EXERCISE GOAL: Restate the records in full, so that each line matches the original exactly.

SUPPLIED DATA:

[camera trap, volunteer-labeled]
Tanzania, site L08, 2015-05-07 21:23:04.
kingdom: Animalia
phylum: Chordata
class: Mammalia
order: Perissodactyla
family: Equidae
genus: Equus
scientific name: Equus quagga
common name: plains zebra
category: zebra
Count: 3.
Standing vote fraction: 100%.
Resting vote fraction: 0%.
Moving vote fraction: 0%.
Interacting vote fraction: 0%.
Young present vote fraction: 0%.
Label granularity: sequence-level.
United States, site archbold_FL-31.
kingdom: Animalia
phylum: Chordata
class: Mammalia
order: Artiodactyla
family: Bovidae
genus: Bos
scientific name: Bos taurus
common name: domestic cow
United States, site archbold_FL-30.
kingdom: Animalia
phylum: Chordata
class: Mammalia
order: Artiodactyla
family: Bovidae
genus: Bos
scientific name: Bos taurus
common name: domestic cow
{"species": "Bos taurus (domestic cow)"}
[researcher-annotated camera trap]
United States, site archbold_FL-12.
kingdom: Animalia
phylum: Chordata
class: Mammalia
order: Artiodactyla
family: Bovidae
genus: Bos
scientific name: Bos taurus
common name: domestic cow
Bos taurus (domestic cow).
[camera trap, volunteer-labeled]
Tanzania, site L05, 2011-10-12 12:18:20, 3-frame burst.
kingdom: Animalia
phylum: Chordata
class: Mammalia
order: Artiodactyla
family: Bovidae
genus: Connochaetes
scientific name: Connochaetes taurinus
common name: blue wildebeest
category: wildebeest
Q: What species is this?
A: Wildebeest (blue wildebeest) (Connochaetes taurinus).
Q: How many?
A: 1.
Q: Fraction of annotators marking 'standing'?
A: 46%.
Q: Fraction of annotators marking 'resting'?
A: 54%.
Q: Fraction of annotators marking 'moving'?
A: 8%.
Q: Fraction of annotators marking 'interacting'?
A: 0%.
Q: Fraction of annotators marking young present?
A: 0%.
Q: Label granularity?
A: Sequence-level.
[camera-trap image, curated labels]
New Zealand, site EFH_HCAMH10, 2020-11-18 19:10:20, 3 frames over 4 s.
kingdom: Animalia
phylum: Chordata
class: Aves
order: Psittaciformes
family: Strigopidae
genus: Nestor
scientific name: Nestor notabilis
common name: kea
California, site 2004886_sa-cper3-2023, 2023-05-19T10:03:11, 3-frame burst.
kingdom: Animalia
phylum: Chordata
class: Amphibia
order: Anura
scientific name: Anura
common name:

RESULT OF THE EXERCISE:
[camera trap, volunteer-labeled]
Tanzania, site L08, 2015-05-07 21:23:04.
kingdom: Animalia
phylum: Chordata
class: Mammalia
order: Perissodactyla
family: Equidae
genus: Equus
scientific name: Equus quagga
common name: plains zebra
category: zebra
Count: 3.
Standing vote fraction: 100%.
Resting vote fraction: 0%.
Moving vote fraction: 0%.
Interacting vote fraction: 0%.
Young present vote fraction: 0%.
Label granularity: sequence-level.
United States, site archbold_FL-31.
kingdom: Animalia
phylum: Chordata
class: Mammalia
order: Artiodactyla
family: Bovidae
genus: Bos
scientific name: Bos taurus
common name: domestic cow
United States, site archbold_FL-30.
kingdom: Animalia
phylum: Chordata
class: Mammalia
order: Artiodactyla
family: Bovidae
genus: Bos
scientific name: Bos taurus
common name: domestic cow
{"species": "Bos taurus (domestic cow)"}
[researcher-annotated camera trap]
United States, site archbold_FL-12.
kingdom: Animalia
phylum: Chordata
class: Mammalia
order: Artiodactyla
family: Bovidae
genus: Bos
scientific name: Bos taurus
common name: domestic cow
Bos taurus (domestic cow).
[camera trap, volunteer-labeled]
Tanzania, site L05, 2011-10-12 12:18:20, 3-frame burst.
kingdom: Animalia
phylum: Chordata
class: Mammalia
order: Artiodactyla
family: Bovidae
genus: Connochaetes
scientific name: Connochaetes taurinus
common name: blue wildebeest
category: wildebeest
Q: What species is this?
A: Wildebeest (blue wildebeest) (Connochaetes taurinus).
Q: How many?
A: 1.
Q: Fraction of annotators marking 'standing'?
A: 46%.
Q: Fraction of annotators marking 'resting'?
A: 54%.
Q: Fraction of annotators marking 'moving'?
A: 8%.
Q: Fraction of annotators marking 'interacting'?
A: 0%.
Q: Fraction of annotators marking young present?
A: 0%.
Q: Label granularity?
A: Sequence-level.
[camera-trap image, curated labels]
New Zealand, site EFH_HCAMH10, 2020-11-18 19:10:20, 3 frames over 4 s.
kingdom: Animalia
phylum: Chordata
class: Aves
order: Psittaciformes
family: Strigopidae
genus: Nestor
scientific name: Nestor notabilis
common name: kea
California, site 2004886_sa-cper3-2023, 2023-05-19T10:03:11, 3-frame burst.
kingdom: Animalia
phylum: Chordata
class: Amphibia
order: Anura
scientific name: Anura
common name:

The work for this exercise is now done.